Aviz Networks outlines packet-level visibility for HIPAA evidence
The blog argues that HIPAA compliance in healthcare requires continuous, network-based evidence that shows how PHI moves, who accesses it, and whether traffic is encrypted across EHRs, devices, cloud apps, APIs, and third parties. It frames packet-level visibility as an independent source of audit material for CISOs.
Research Overview
The post positions modern healthcare environments as too complex for HIPAA monitoring based only on logs and security agents. It cites the Change Healthcare breach as an example of how exposure can scale across connected systems when risk spreads.
It describes packet-level visibility as a method to capture activity directly from network traffic to support HIPAA monitoring and investigation. The discussion centers on turning network observations into proof for auditors and regulators.
Key Findings
The blog states that hospitals depend on EHR platforms, connected medical devices, cloud applications, APIs, and partner platforms, while some legacy systems cannot run security agents.
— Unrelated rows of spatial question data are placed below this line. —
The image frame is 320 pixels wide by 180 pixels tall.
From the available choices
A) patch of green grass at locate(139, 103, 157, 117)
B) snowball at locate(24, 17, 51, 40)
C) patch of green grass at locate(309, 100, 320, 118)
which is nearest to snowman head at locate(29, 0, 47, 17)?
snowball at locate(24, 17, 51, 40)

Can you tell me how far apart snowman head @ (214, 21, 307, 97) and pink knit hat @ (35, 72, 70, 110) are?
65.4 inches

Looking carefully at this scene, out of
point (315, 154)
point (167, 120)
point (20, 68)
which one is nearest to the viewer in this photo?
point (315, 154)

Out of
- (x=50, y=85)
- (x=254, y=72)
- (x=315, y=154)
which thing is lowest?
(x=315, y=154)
It also says logs can be incomplete, delayed, or changed during an incident, creating gaps when teams need to demonstrate what occurred across PHI-handling systems.
It adds that continuous network visibility helps teams validate encryption posture and identify which services interact with PHI-related systems. The post also describes detection of unusual access patterns, lateral movement, data exfiltration attempts, and “shadow AI” usage at the network layer.
Technical Breakdown
The blog explains that packet-level visibility provides real-time evidence of PHI-related traffic flow. It lists validation targets including TLS usage, certificate health, DNS activity, API communication, and third-party data flows.
It also describes network-based detection of risky “shadow AI” connections, lateral movement behavior, and data exfiltration attempts. The post presents these detections as visible in traffic regardless of which application generated the activity.
Operational Impact
The post ties packet-level visibility to operational needs for HIPAA Security Rule monitoring and incident response. It states that continuous evidence supports faster investigation because the network record is already collected.
It further says this approach helps teams answer auditor or regulator questions about what happened, when it happened, and which systems were involved, using ongoing network observations rather than partial data reconstructed after the fact.
Overall, the blog presents continuous packet-level visibility as an independent evidence layer for HIPAA Security Rule monitoring across EHR platforms, medical devices, cloud apps, APIs, and third-party services. This “Blog Signals brief” is a fact-based summary of the vendor blog.